NB : L’emprunt étranger des 200 autres ITICs est évalué à 60MMUSD, dont la moitié approuvé par la SAFE, échéance 1 à 2 ans. Et dès aujourd’hui, Guangdong Enterprises (Holding), annonce 3,17 MMUSD de dettes, et ne pourra payer les intérêts dus en avril 1999.
[3] Par contre, cette exigence de sérieux, et cette perspective d’assainissement de la finance chinoise, pourrait s’avérer pour l’investisseur étranger, la meilleure garantie d’avenir !
Hier, Entreprises d’Etat et provinces, pour leurs besoins en devises avaient toutes leur caisse noire à HongKong. Depuis le retour de la Région Administrative Spéciale (RAS) à la mère patrie, la pratique semble en recul, relayée par celle de l’évasion comptable, qui regroupe toutes les techniques imaginables (et d’autres encore) de faux en import-export.
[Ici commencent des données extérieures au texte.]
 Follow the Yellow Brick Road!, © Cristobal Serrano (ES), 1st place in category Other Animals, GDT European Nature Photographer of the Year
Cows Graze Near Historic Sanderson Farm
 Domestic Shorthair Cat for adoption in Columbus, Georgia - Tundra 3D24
[1] La classique fausse exportation, donne droit à une vraie restitution de TVA (y compris cet export constaté, de cartons à ordinateurs chargés de sable au poids exact).
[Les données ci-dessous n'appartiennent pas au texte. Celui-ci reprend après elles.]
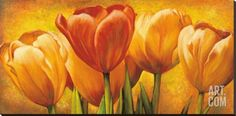 Bouquet of Orange Tulips Stretched Canvas Print by David Pedersen at Art.com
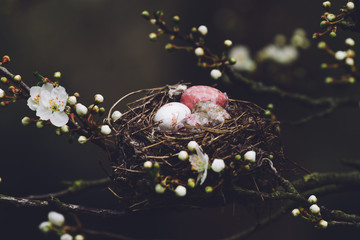 Eggs in a nest in a blossom tree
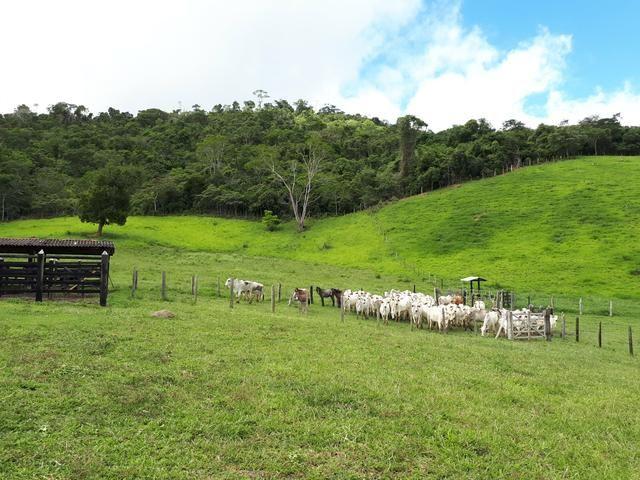 Venda ou arrendamento Excelente Fazenda 540 tarefas em Ubaira - Foto 9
[2] La Joint venture de paille, établie par des compagnies cantonaises avec elles-mêmes, procure à ces dernières des « investissements étrangers » fictifs, pour d’authentiques avantages fiscaux.
[3] En 1998, les faux certificats d’import se chiffreraient en MMUSD, ouvrant des lignes de crédits, immédiatement replacés à l’étranger ou dans la contrebande, laquelle à causé, en fusillades navales et frontalières, la mort d’une part des 400 policiers tombés en 1998 au champ d’honneur.
Total : Dès 1997, l’impôt, en pourcentage PNB, était passé de 55% (en 1994) à 49%. En 1998, les réserves en devises ont énigmatiquement stagné (145MMUSD, 5MM de plus), malgré les 89MM USD déclarés en profit commerciaux et en investissements directs : 84MMUSD donc, sont dans la nature, détournés ou faussement déclarés.
Ce qui explique la dureté des mesures prises, les 30 règlements nouveaux, la création présente d’une police des douanes. Tout ceci ayant pour objet, et effet, de « geler » les sorties de devises, même pour les Joint ventures, et de porter aux calendes chinoises la pleine convertibilité du Renminbi.
Tous les pays d’Europe convoitent l’attribution d’une licence d’agence touristique en Chine : c’est la petite Suisse qui a eu la préférence, pour Tourisme Suisse,après quatre autres pays – tous d’Asie. Jiang Zemin pourrait transformer l’essai en mars, lors de sa visite officielle, consacrant la Suisse pays-destination : début plausible d’un tourisme chinois de masse, dans la Confédération.
« Après Coca-Cola et Mc Donald, pourquoi pas nous ? » : déjà présent dans 5 pays d’Asie, Starbucks, géant yankee du café (Seattle), entre à Pékin, avec une première cafétéria en Joint venture Mei Da, et un consortium agro-alimentaire. Un des vices présidents de Mei Da, ancien du Ministère du Commerce, a obtenu les licences nécessaires. Atout stratégique : un prix de moins de moitié de la concurrence. Sous 18 mois, 10 boutiques porteront les couleurs de Starbucks dans Pékin, et d’ici 2003, 500 en Asie. Au pays du thé, la voie du café a déjà été ouverte par Nestlé et Maxwell, dont un foyer sur trois possède un pot (en poudre).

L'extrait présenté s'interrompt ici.